====== Dataset extract
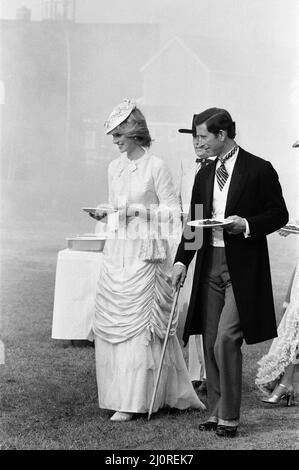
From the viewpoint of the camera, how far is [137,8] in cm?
1595

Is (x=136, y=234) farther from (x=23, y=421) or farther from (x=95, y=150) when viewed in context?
(x=95, y=150)

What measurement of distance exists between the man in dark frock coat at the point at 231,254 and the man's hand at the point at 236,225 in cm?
1

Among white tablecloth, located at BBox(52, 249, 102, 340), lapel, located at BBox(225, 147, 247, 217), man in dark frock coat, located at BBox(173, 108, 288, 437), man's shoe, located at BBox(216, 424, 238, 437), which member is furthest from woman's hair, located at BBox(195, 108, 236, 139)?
white tablecloth, located at BBox(52, 249, 102, 340)

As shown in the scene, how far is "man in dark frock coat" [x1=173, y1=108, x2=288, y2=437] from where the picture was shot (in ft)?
19.2

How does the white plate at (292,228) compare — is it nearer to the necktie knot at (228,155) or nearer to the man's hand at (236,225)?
the necktie knot at (228,155)

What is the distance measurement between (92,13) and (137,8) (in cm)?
81

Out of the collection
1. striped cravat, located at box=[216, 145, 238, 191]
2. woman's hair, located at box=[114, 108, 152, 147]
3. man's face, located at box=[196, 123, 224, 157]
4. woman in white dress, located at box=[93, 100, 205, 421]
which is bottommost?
woman in white dress, located at box=[93, 100, 205, 421]

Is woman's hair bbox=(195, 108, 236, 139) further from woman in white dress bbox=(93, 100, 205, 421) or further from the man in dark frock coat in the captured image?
woman in white dress bbox=(93, 100, 205, 421)

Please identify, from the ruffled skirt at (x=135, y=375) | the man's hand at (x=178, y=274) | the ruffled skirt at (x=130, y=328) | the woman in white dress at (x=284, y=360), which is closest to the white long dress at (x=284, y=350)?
the woman in white dress at (x=284, y=360)

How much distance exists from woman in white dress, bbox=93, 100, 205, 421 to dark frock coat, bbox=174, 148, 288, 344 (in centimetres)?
62

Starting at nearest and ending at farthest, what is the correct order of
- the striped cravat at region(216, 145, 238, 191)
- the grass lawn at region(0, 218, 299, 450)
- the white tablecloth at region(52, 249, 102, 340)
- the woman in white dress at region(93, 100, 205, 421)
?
the grass lawn at region(0, 218, 299, 450)
the striped cravat at region(216, 145, 238, 191)
the woman in white dress at region(93, 100, 205, 421)
the white tablecloth at region(52, 249, 102, 340)

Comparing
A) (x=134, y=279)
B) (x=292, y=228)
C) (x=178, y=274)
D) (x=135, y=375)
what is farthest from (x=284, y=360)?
(x=178, y=274)

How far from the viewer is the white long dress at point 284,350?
23.7 ft

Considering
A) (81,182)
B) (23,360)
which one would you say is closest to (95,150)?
(81,182)
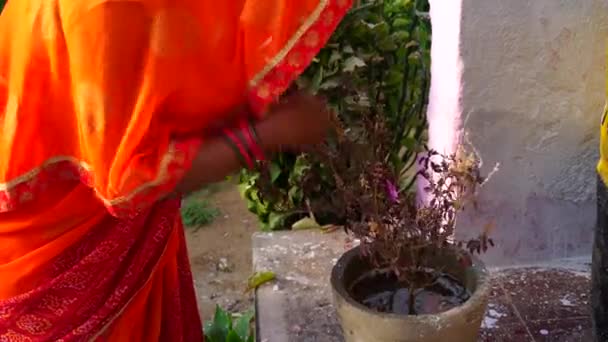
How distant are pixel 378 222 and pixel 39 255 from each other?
673 mm

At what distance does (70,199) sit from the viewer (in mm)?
1597

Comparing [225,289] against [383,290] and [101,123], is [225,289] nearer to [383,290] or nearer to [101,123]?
[383,290]

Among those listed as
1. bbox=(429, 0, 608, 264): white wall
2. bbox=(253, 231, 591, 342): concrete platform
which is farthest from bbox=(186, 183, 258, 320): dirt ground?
bbox=(429, 0, 608, 264): white wall

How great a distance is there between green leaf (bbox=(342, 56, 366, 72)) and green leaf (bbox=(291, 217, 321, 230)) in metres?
0.55

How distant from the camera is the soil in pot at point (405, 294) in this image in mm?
1688

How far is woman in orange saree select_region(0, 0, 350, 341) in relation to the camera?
138cm

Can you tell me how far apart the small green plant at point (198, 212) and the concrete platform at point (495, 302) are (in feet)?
6.67

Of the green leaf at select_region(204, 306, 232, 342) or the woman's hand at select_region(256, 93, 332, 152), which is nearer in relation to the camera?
the woman's hand at select_region(256, 93, 332, 152)

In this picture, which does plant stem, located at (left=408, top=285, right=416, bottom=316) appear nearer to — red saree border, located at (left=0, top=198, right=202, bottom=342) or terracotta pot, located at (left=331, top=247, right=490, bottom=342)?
terracotta pot, located at (left=331, top=247, right=490, bottom=342)

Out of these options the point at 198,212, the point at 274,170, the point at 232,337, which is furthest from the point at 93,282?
the point at 198,212

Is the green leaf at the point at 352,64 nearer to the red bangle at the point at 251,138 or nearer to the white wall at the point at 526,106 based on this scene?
the white wall at the point at 526,106

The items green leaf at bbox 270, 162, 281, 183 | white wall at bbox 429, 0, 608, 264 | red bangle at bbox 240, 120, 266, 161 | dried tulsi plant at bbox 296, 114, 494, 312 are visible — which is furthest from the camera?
green leaf at bbox 270, 162, 281, 183

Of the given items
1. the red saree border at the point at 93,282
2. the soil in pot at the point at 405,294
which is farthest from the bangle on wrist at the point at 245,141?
the soil in pot at the point at 405,294

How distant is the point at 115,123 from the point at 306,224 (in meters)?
1.40
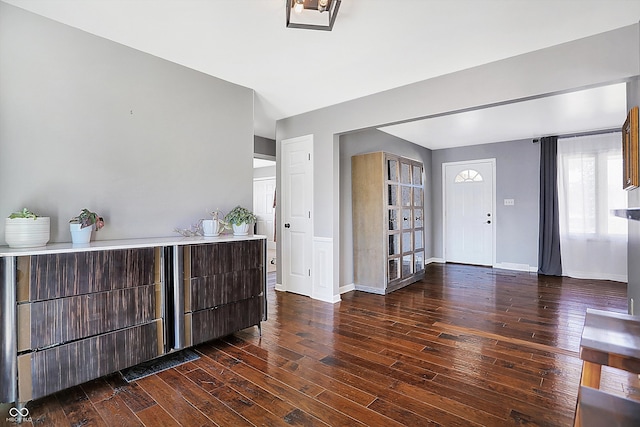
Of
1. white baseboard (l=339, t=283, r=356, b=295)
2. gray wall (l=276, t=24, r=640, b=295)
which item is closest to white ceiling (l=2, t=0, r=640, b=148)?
gray wall (l=276, t=24, r=640, b=295)

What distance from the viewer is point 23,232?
191 cm

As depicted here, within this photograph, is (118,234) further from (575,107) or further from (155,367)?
(575,107)

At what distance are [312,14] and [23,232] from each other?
226cm

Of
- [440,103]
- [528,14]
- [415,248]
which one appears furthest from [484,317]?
[528,14]

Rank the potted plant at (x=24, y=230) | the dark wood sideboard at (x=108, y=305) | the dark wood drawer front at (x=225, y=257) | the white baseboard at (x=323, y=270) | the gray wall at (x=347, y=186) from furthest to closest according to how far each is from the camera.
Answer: the gray wall at (x=347, y=186), the white baseboard at (x=323, y=270), the dark wood drawer front at (x=225, y=257), the potted plant at (x=24, y=230), the dark wood sideboard at (x=108, y=305)

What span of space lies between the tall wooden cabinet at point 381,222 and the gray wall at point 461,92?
0.67 metres

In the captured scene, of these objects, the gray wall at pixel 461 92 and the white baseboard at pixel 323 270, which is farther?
============
What the task asks - Copy out every row above word for word, but leave out the pictures.

Exercise solution -
From the viewpoint of the camera, how far is [137,8] in cm?
1595

Is (x=136, y=234) farther from (x=23, y=421) or farther from (x=95, y=150) when viewed in context?
(x=95, y=150)

What measurement of distance exists between the man in dark frock coat at the point at 231,254 and the man's hand at the point at 236,225 in cm?
1

Among white tablecloth, located at BBox(52, 249, 102, 340), lapel, located at BBox(225, 147, 247, 217), man in dark frock coat, located at BBox(173, 108, 288, 437), man's shoe, located at BBox(216, 424, 238, 437), which member is furthest from woman's hair, located at BBox(195, 108, 236, 139)?
white tablecloth, located at BBox(52, 249, 102, 340)

As shown in the scene, how far is "man in dark frock coat" [x1=173, y1=108, x2=288, y2=437] from where the picture was shot (in ft)?
19.2

How does the white plate at (292,228) compare — is it nearer to the necktie knot at (228,155) or nearer to the man's hand at (236,225)?
the necktie knot at (228,155)

What is the distance measurement between (92,13) and (137,8) (in cm)?
81

Out of the collection
1. striped cravat, located at box=[216, 145, 238, 191]
2. woman's hair, located at box=[114, 108, 152, 147]
3. man's face, located at box=[196, 123, 224, 157]
4. woman in white dress, located at box=[93, 100, 205, 421]
which is bottommost?
woman in white dress, located at box=[93, 100, 205, 421]

Is woman's hair bbox=(195, 108, 236, 139) further from woman in white dress bbox=(93, 100, 205, 421) or further from the man in dark frock coat in the captured image?
woman in white dress bbox=(93, 100, 205, 421)

Please identify, from the ruffled skirt at (x=135, y=375) | the man's hand at (x=178, y=274) | the ruffled skirt at (x=130, y=328) | the woman in white dress at (x=284, y=360), which is closest to the white long dress at (x=284, y=350)?
the woman in white dress at (x=284, y=360)

How much distance exists from woman in white dress, bbox=93, 100, 205, 421 to dark frock coat, bbox=174, 148, 288, 344 (in centimetres)?
62

Starting at nearest and ending at farthest, what is the correct order of
- the striped cravat at region(216, 145, 238, 191)
- the grass lawn at region(0, 218, 299, 450)
- the white tablecloth at region(52, 249, 102, 340)
- the woman in white dress at region(93, 100, 205, 421)
?
the grass lawn at region(0, 218, 299, 450)
the striped cravat at region(216, 145, 238, 191)
the woman in white dress at region(93, 100, 205, 421)
the white tablecloth at region(52, 249, 102, 340)

Comparing
A) (x=134, y=279)
B) (x=292, y=228)
C) (x=178, y=274)
D) (x=135, y=375)
what is farthest from (x=284, y=360)?
(x=178, y=274)

How far from the viewer is the white long dress at point 284,350?
23.7 ft

Considering
A) (81,182)
B) (23,360)
which one would you say is closest to (95,150)?
(81,182)
How distant are pixel 378 222 and pixel 39 255 from each other?
673 mm

At what distance does (70,199) sit from the viewer (in mm)?
1597

Comparing [225,289] against [383,290] and [101,123], is [225,289] nearer to [383,290] or nearer to [101,123]?
[383,290]

Among those listed as
1. bbox=(429, 0, 608, 264): white wall
2. bbox=(253, 231, 591, 342): concrete platform
which is farthest from bbox=(186, 183, 258, 320): dirt ground?
bbox=(429, 0, 608, 264): white wall

How great a distance is there between green leaf (bbox=(342, 56, 366, 72)) and green leaf (bbox=(291, 217, 321, 230)) in metres?
0.55

How distant from the camera is the soil in pot at point (405, 294) in this image in mm?
1688

How far is woman in orange saree select_region(0, 0, 350, 341) in relation to the camera?
138cm

Can you tell me how far apart the small green plant at point (198, 212) and the concrete platform at point (495, 302) are (in feet)?
6.67

Of the green leaf at select_region(204, 306, 232, 342) or the woman's hand at select_region(256, 93, 332, 152), which is nearer in relation to the camera?
the woman's hand at select_region(256, 93, 332, 152)

In this picture, which does plant stem, located at (left=408, top=285, right=416, bottom=316) appear nearer to — red saree border, located at (left=0, top=198, right=202, bottom=342) or terracotta pot, located at (left=331, top=247, right=490, bottom=342)?
terracotta pot, located at (left=331, top=247, right=490, bottom=342)

Out of these options the point at 198,212, the point at 274,170, the point at 232,337, which is furthest from the point at 93,282?
the point at 198,212

Is the green leaf at the point at 352,64 nearer to the red bangle at the point at 251,138 or nearer to the white wall at the point at 526,106 based on this scene?
the white wall at the point at 526,106

The items green leaf at bbox 270, 162, 281, 183 | white wall at bbox 429, 0, 608, 264 | red bangle at bbox 240, 120, 266, 161 | dried tulsi plant at bbox 296, 114, 494, 312 are visible — which is furthest from the camera?
green leaf at bbox 270, 162, 281, 183

Of the given items
1. the red saree border at the point at 93,282
2. the soil in pot at the point at 405,294
which is farthest from the bangle on wrist at the point at 245,141?
the soil in pot at the point at 405,294

How distant is the point at 115,123 from the point at 306,224 (in meters)?
1.40
Of
1. white baseboard (l=339, t=283, r=356, b=295)
2. gray wall (l=276, t=24, r=640, b=295)
which item is closest to white ceiling (l=2, t=0, r=640, b=148)?
gray wall (l=276, t=24, r=640, b=295)

What distance from the viewer is point 23,232?
191 cm

As depicted here, within this photograph, is (118,234) further from (575,107) or further from (155,367)?
(575,107)

At what distance are [312,14] and [23,232] from each other?
226cm

Of
- [440,103]
- [528,14]
- [415,248]
which one appears furthest from [484,317]?
[528,14]

Rank the potted plant at (x=24, y=230) | the dark wood sideboard at (x=108, y=305) | the dark wood drawer front at (x=225, y=257) | the white baseboard at (x=323, y=270) | the gray wall at (x=347, y=186) from furthest to closest according to how far each is from the camera.
Answer: the gray wall at (x=347, y=186), the white baseboard at (x=323, y=270), the dark wood drawer front at (x=225, y=257), the potted plant at (x=24, y=230), the dark wood sideboard at (x=108, y=305)

What span of space lies between the tall wooden cabinet at point 381,222 and the gray wall at point 461,92?
0.67 metres

In the captured scene, of these objects, the gray wall at pixel 461 92 and the white baseboard at pixel 323 270, which is farther?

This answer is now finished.